Rupert Goodwins' Diary

Monday 4/9/2006 Cack-handed security can be worse than no security at all. Take today's little message of joy: CA's anti-virus software had a hissy fit and turned on a component of Window's own security, declaring it a virus and deleting it.

Monday 4/9/2006

Cack-handed security can be worse than no security at all. Take today's little message of joy: CA's anti-virus software had a hissy fit and turned on a component of Window's own security, declaring it a virus and deleting it. Windows duly fell over.

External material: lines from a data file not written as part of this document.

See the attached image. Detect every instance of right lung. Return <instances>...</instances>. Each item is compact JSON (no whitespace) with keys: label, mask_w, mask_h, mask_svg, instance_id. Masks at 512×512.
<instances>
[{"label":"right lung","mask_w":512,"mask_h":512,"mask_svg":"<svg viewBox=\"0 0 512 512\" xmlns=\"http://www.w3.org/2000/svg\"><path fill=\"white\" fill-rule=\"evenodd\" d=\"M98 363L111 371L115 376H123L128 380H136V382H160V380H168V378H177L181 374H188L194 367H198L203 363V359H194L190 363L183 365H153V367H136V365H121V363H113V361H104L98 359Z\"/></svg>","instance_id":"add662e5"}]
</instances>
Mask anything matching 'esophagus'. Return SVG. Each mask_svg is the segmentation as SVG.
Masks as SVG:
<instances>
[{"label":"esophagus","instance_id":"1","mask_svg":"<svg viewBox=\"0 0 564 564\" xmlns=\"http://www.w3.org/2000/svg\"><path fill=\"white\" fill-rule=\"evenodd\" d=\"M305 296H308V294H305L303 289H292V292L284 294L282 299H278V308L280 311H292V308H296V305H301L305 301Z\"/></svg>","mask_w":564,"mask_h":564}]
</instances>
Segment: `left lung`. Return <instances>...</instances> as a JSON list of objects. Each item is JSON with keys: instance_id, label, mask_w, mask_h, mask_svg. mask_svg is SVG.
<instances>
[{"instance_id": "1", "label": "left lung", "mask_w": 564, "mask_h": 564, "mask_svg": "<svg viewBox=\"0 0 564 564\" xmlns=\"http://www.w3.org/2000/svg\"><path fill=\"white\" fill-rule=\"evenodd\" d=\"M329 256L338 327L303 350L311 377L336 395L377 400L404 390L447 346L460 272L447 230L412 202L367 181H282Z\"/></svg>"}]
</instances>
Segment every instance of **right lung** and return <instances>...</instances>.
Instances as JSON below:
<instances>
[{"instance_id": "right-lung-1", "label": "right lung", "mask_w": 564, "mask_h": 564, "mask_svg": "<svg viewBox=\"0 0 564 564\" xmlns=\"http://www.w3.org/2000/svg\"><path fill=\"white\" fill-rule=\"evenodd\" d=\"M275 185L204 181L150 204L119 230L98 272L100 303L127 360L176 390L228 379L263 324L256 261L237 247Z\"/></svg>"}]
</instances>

The maligned file, lsass.exe, is the Local Security Authority Service. It helps with local logins and security policies. It's on just about every Windows system currently running — if you're the bold sort who thinks nothing of pressing Ctrl-Alt-Del to see your process list, then do so. It'll be there.

So how come CA failed to spot this? What sort of testing did they do? Could it have been somewhere in the region of none worth speaking of? Much more of this, and we'll start to see attacks that play on this sort of behaviour, with exploits designed to trigger anti-virus systems to turn on legitimate security mechanisms. There are plenty of biological analogies, where a parasite or pathogen subverts a host system to its own advantage: CA should take note of the Darwinian rewards for not evolving fast enough to avoid this.

Windows does itself no favours, though. That file might well have been a Trojan, or a keylogger, or anything like that. Microsoft won't tell you what it is, doesn't have any mechanism for digitally signing the file or providing it with some form of electronic fingerprint. Some of this is coming with Vista — some only with the 64-bit version, mind — but there could have been so much more the company could have done for XP. Even just a list of what files were on the system and what they did would have helped. Microsoft knew this, but wasn't telling — leaving the job to third parties who didn't have access to all the information.

It's not going to be easy keeping track of what's going on in Vista, mind. With some 16 versions in the retail channel, support and maintenance will be much more exciting than it was with XP with its fairly random Home and Professional editions. Having all those variations to test will make it more likely that companies such as CA will slip up: anyone expecting Vista to bring a new golden age of reliability in computing should put on their jetpacks, pop back to their paperless office and set their cryogenic hibernation units to 2050.